Die marokkanische Passkontrolle findet bereits auf dem Schiff statt. Eilig hat es niemand und der einzige Zöllner diskutiert ausgiebig herum und entpuppt sich als Spassvögel, der fast alle zum Lachen bringt.

Wie üblich ist meine Einreise in zwei Minuten erledigt, die Formalitäten für die Einfuhr meines Motorrades dafür nicht.

 

Nein, es läuft sogar gar nichts und nach einer geschlagenen halben Stunde gibt der Zöllner auf und meint, ich müsse im Hafen von Tanger zur Zollbehörde, da sein System nicht funktioniere. Hört sich nach einem Spiessrutenlauf im Hafen an.


Tags darauf erreichen wir den neuen Hafen in Tanger-Med, der 40km ausserhalb der Stadt liegt. Kaum angelegt, öffnen die Türen zu den Parkdecks und alle rennen gleichzeitig los.

 

Im gleichen Stil gestaltet sich das Entladen der Fahrzeuge. Alle drücken nach vorne und möchten als Erste raus. Klappt natürlich nicht, weshalb gehupt, gerufen, die Hände verworfen und wieder gehupt wird.

 

Draussen geht das Chaos weiter und zwei Polizisten versuchen, die rausbrausenden Fahrzeuge je nach Länderzugehörigkeit in verschieden Richtungen zu lotsen. Ein waghalsigen Vorhaben . Bei uns Motorradfahrenden haben sie es dafür einfacher. Wir sind als Touristen gut erkennbar.

 

Beim nächsten Zollhäuschen werden die Papiere für die Fahrzeuge kontrolliert. Ich erkläre dem Beamten meine Situation. Er nickt kurz, nimmt meine Papiere und ist in zwei Minuten wieder zurück mit der Einfuhrbewilligung. Das ging jetzt flotter als gedacht.

 

Ich sitze auf und will mein Motorrad starten. Da bricht plötzlich Hektik aus. Drei Männer preschen fokussiert auf die Zollhäuschen zu und die Zöllner versuchen sie zu stoppen.
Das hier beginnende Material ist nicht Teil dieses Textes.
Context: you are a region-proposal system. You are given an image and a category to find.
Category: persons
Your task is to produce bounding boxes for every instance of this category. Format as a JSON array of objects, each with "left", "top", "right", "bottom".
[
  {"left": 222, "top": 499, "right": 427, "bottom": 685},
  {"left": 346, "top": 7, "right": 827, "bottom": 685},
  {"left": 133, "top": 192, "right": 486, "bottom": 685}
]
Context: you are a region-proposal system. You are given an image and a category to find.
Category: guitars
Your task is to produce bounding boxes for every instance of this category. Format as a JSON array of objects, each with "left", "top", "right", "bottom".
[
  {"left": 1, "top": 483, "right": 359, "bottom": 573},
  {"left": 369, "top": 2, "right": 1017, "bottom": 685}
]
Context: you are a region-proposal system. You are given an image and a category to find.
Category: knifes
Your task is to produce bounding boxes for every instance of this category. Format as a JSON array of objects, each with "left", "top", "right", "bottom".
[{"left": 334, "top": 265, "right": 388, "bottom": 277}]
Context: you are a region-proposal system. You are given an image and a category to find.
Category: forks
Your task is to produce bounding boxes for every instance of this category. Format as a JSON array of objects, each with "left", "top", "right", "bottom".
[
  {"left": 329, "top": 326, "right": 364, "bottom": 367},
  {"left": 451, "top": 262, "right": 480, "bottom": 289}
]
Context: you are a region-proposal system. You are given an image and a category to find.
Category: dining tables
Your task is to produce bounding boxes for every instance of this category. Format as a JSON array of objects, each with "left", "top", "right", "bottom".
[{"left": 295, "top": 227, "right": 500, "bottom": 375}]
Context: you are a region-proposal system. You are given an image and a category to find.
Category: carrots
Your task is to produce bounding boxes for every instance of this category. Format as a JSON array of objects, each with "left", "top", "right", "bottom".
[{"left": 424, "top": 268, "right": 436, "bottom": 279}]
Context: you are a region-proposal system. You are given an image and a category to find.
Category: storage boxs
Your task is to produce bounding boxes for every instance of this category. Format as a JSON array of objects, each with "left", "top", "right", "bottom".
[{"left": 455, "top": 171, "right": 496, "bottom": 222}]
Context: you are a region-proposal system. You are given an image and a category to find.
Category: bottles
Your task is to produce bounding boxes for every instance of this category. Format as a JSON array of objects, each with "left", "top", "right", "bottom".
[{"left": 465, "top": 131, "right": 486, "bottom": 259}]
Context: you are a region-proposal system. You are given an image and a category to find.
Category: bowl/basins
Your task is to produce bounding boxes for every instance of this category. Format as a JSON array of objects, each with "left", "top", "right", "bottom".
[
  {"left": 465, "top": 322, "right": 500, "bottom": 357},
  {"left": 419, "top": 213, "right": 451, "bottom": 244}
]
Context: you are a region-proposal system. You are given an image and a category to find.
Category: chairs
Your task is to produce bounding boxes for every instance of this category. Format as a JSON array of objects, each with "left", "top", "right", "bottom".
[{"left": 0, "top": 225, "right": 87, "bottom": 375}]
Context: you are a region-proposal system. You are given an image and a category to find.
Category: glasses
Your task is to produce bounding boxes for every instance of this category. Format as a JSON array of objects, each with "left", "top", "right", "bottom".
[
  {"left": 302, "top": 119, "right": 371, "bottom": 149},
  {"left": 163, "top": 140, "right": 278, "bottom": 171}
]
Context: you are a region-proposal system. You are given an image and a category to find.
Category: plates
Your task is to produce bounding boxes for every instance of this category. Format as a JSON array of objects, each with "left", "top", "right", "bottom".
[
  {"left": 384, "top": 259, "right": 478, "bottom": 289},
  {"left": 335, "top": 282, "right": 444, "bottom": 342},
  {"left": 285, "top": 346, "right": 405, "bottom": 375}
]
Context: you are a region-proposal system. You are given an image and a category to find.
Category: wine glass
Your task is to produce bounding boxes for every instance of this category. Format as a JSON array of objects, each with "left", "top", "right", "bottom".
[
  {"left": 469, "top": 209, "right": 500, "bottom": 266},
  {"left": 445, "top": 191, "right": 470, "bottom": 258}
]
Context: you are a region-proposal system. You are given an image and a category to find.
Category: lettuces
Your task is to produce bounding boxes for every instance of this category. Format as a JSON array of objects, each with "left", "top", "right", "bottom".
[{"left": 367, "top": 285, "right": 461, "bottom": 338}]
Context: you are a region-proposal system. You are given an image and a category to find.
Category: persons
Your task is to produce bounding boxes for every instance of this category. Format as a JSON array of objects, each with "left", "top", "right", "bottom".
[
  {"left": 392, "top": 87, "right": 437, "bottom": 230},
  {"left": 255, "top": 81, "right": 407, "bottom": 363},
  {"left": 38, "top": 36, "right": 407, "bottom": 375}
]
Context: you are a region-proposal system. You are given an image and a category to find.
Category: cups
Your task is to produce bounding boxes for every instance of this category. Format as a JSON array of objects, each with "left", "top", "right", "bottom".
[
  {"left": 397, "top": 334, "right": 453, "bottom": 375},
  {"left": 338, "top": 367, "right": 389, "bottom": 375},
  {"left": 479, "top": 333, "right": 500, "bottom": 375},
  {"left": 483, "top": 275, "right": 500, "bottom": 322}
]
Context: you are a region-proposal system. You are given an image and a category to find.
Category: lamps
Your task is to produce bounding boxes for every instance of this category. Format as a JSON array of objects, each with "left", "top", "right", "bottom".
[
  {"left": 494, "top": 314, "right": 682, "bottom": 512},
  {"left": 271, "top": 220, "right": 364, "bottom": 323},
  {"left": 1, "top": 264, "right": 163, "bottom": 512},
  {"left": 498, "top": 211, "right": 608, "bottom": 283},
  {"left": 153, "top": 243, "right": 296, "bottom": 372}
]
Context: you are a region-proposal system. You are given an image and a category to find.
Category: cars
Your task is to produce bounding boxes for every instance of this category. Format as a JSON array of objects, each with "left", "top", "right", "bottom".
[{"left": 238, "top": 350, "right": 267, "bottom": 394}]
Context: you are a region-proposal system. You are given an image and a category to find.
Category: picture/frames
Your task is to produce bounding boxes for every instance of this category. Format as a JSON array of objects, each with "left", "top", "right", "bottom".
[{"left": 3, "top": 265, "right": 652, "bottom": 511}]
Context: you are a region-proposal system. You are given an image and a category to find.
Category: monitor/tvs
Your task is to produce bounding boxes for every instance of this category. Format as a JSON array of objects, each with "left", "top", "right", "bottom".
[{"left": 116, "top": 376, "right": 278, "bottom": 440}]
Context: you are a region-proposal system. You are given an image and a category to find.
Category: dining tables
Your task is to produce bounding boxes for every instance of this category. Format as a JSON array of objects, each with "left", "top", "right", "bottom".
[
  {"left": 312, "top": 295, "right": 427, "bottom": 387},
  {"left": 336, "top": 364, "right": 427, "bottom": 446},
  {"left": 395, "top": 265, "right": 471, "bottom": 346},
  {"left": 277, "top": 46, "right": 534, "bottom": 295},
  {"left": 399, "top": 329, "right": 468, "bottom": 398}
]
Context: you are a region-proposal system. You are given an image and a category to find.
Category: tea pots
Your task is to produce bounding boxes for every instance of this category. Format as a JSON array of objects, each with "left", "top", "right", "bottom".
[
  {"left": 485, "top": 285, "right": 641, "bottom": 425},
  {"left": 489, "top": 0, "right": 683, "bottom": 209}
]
Einen können sie zurückdrängen, die anderen zwei weichen seitlich aus und schaffen es zum hohen Absperrzaun, den sie gekonnt hochklettern.

 

In schwindelnder Höhe angekommen, merken sie, dass mittlerweile auf der anderen Seite auch ein Zollbeamter aufgetaucht ist.

Deshalb bleiben sie oben sitzen und schreien wild herum.

 

Vermutlich wollten sie versuchen auf das Fährgelände zu kommen, um bei einer guten Gelegenheit unbemerkt auf eine Fähre zu schleichen, die sie nach Europa bringt. Die Not dieser Menschen muss gross sein oder ihre Zukunft so düster, dass sie solche Risiken auf sich nehmen.

 

Ich fahre aus dem Hafengelände hinaus und biege auf die Nebenstrasse ab, die mich kurvenreich entlang der Küste nach Tanger bringt.

 

Doch vorher halte ich nochmals und stelle dabei fest, dass das Scheppern kaum zu hören ist. Trotzdem entscheide ich mich in Tanger zuerst die Werkstatt aufzusuchen, welche ich in Genua auf Google Maps gefunden habe.

 

Die Fahrt verläuft problemlos, wobei der stürmische Wind mich einige Male ins Trudeln bringt.

 

In der Stadt finde ich dank dem Navigationsgerät die Werkstatt auf Anhieb, fahre aber gleich weiter, weil das Chaos vor dem Shop alles andere als vertrauenserweckend ist.

 

Kurz darauf parkiere ich vor meinem Hotel, wo ich zwei Tage bleibe. Etwas Zeit, um in Marokko anzukommen und mir überlegen kann, wie es mit dem Schepper-Problem weitergeht.